▸ AUFGABEN DIESER ÜBUNG:
**a.** Beantworte anhand des Spielberichts:
(i) Wer erzielte das 1:0 für Wolfsburg, und in welcher Minute?
(ii) Wie viele Tore hatte Wolfsburg in der regulären Saison erzielt?
(iii) Wann findet das Rückspiel statt?
**b.** Fasse den Spielbericht in zwei Sätzen zusammen.

▸ ZITIERTER TEXTAUSZUG:
☆ ☆ ☆ ☆ ☆ ☆ ☆

Wolfsburg. Der VfL Wolfsburg hat den Titelverteidiger FC Schalke 04 im Halbfinal-Hinspiel um die deutsche A-Jugend-Meisterschaft mit 2:0 geschlagen. Schalke konnte seine zwischenzeitliche Überlegenheit nicht in Tore ummünzen, für Wolfsburg machte Maximilian Arnold alles klar.

VfL Wolfsburg - FC Schalke 04 2:0 (1:0)
Tore: 1:0 Avdijaj (6.), 2:0 Arnold (71.)

Wolfsburg: Klaus - Sauer, Sprenger, Hansen, Kleihs (80. Borowski) - Palacios-Martinez, Arnold, Strompen, Brandt - Uzan (62. Müller), Avdijaj (86. Zawada)

Schalke: Leifhelm - Friedrich, Ayhan, Borgmann, Fagasinski - Gökyar (45. Avdijaj), Sobottka, Meyer, Krempicki (76. Dragon) - Omerbasic (85. Gödde), Harder

Titelverteidiger Schalke hatte im VfL-Stadion am Elsterweg ebenfalls Chancen, allerdings sah der Torhüter der Gäste, Nils Leifhelm, zwei Mal nicht gut aus. Die Wölfe konnten sich auf ihre starke Offensive sowie auf Maximilian Arnold, der in der vergangenen Saison bereits drei Treffer in der Bundesliga erzielte, verlassen.

Wolfsburg, das in der regulären Saison 100 Tore erzielt hatte, erwischte einen Traumstart: Stürmer Albion Avdijaj setzte sich links im Strafraum durch, kam aus spitzem Winkel zum Schuss und traf in die kurze Ecke (6.). Wolfsburg blieb auch weiter die aktivere Mannschaft, Avdijaj kam nach einem Einwurf von Maximilian Sauer per Kopf an den Ball und verfehlte das Tor nur knapp (31.).

Schalke kommt besser ins Spiel

Schalke kam Mitte des ersten Durchgangs besser in die Partie, die beste Möglichkeit für die Gäste vor der Pause hatte Mittelstürmer Tammo Harder, dessen Schuss aus 15 Metern Wölfe-Torhüter Carl Klaus aber zur Seite wegfaustete (38.).

Nach dem Seitenwechsel wurde Schalke stärker, Harder setzte sich an der Strafraumgrenze gegen zwei Gegenspieler durch und knallte den Ball an die Latte (68.). Kurz darauf sorgten die Wölfe dann für die Vorentscheidung: Maximilian Arnold zog aus 25 Metern ab und der Aufsetzer schlug mittig im Tor ein (71.). Torhüter Leifhelm sah wie schon beim ersten Gegentor nicht gut aus.

Die Gäste brauchten anschließend einige Minuten, wurden dann in der Schlussphase aber nochmal besser. Mehr als eine Unsicherheit von Klaus, dessen Abpraller der eingewechselte Pascal Borowski klärte, war aber nicht mehr drin (83.). Das Rückspiel findet am kommenden Dienstag (20.15 Uhr) statt.

☆ ☆ ☆ ☆ ☆ ☆ ☆

▸ BEREITGESTELLTE DATEN:
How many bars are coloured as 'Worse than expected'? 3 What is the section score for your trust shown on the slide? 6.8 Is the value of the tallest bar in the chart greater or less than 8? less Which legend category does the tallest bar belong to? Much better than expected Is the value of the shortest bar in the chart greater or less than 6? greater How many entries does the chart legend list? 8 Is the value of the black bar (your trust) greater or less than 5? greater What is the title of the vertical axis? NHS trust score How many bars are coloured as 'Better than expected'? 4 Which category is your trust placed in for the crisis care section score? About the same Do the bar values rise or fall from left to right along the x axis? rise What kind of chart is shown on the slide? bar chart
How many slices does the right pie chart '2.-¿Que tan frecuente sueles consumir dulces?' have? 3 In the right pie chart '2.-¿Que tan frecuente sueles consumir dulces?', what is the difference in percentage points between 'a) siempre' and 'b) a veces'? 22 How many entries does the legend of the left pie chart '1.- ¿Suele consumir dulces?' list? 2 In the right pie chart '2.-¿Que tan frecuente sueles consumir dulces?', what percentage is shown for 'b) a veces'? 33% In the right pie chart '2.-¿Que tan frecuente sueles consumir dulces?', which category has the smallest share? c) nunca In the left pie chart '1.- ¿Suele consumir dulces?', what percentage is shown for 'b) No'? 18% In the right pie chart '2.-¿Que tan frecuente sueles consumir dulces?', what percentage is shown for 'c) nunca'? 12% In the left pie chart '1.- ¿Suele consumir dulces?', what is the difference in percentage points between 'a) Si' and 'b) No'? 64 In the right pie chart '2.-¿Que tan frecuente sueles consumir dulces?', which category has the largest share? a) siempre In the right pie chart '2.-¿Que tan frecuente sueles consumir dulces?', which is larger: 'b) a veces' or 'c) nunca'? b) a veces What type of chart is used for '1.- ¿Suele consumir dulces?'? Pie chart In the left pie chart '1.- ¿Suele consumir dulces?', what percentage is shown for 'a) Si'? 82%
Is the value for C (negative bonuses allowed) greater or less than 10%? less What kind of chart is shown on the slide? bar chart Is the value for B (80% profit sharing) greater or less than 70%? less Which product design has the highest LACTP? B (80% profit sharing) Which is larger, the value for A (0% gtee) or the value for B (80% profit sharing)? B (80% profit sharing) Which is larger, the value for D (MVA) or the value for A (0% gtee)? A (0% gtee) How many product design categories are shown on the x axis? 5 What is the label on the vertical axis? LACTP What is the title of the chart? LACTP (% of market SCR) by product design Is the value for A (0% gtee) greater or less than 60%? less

☆ ☆ ☆ ☆ ☆ ☆ ☆

▸ LÖSUNGEN IN REIHENFOLGE:
**a.**
(i) Albion Avdijaj, in der 6. Minute.
(ii) 100 Tore.
(iii) Am kommenden Dienstag um 20.15 Uhr.

**b.** Der VfL Wolfsburg besiegte Titelverteidiger FC Schalke 04 im Halbfinal-Hinspiel um die deutsche A-Jugend-Meisterschaft mit 2:0, wobei Albion Avdijaj in der 6. und Maximilian Arnold in der 71. Minute trafen. Schalke wurde zwischenzeitlich stärker und traf durch Tammo Harder die Latte, konnte seine Überlegenheit aber nicht in Tore ummünzen.